Sexual harassment by a state actor may constitute a denial of equal protection, and give rise to liability under 42 U.S.C. § 1983. Rost ex rel. K.C. v. Steamboat Springs RE-2 Sch. Dist., 511 F.3d 1114, 1124 (10th Cir.2008). To satisfy “ § 1983’s ‘color of law’ requirement,” Johnson v. Martin, 195 F.3d 1208, 1217 (10th Cir.1999), the harasser must be a supervisor or a person who “exercised state authority over [the victim],” Maestas v. Lujan, 351 F.3d 1001, 1012 (10th Cir.2003). 4

In regard to Martinez’s authority, McCans’ deposition testimony revealed Martinez had no power to affect her pay or to promote, demote, or terminate her, and he never threatened her with any adverse employment action. Moreover, McCans testified she initiated the request for a legal advisor from the district attorney’s office, and, ultimately she asked the district attorney to remove Martinez.

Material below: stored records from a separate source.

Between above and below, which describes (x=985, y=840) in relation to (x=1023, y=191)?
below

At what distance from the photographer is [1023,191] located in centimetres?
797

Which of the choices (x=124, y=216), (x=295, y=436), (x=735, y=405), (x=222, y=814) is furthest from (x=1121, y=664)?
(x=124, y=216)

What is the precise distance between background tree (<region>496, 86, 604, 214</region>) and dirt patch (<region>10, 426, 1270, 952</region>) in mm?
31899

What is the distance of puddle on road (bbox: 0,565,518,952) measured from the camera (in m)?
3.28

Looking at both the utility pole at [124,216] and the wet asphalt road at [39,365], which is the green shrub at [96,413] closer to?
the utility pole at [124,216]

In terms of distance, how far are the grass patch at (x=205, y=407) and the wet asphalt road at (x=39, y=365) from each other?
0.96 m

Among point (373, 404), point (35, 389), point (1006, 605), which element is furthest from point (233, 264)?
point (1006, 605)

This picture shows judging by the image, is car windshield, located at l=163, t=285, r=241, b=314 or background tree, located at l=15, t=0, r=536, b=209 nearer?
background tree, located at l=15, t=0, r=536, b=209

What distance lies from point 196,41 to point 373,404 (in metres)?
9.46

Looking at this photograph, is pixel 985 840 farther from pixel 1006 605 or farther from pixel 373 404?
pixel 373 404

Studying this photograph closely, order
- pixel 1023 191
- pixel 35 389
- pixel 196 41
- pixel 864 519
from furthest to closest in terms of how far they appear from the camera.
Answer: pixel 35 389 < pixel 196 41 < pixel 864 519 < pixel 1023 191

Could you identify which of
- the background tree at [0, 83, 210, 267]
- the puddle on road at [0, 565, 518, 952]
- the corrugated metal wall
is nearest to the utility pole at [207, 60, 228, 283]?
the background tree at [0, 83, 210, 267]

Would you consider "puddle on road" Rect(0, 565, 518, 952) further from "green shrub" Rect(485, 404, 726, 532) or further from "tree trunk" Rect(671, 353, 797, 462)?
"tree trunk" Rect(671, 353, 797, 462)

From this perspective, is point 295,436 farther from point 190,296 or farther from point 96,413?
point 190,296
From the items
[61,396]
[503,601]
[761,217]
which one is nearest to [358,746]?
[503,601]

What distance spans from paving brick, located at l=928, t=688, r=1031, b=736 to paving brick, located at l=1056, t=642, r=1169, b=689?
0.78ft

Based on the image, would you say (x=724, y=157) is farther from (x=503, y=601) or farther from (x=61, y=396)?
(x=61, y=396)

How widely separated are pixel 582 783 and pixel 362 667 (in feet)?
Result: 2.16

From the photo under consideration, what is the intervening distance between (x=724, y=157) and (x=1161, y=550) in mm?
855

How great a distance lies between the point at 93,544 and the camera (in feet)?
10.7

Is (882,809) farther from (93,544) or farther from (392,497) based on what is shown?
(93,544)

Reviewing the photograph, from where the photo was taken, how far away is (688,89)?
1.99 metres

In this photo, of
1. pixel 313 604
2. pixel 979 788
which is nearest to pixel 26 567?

When Martinez provided legal advice to the SCRDA board, he remained an employee of the district attorney’s office. McCans does not contend he was ever her supervisor, nor does she point to any evidence even suggesting he had authority over her. Rather, she appears to maintain his supervisory influence resulted from his friendship with SCRDA board-member (and Truth & Consequences Chief of Police) Peterson, who she considered to be one of her bosses. But she cites no authority suggesting an “exercise of state authority” can derive from personal friendship. Nor does she cite an instance in which Martinez actually wielded power over her based on his friendship with Peterson.

*968 Because McCans has failed to raise a triable issue as to whether Martinez exercised state authority over her, Martinez is entitled to qualified immunity.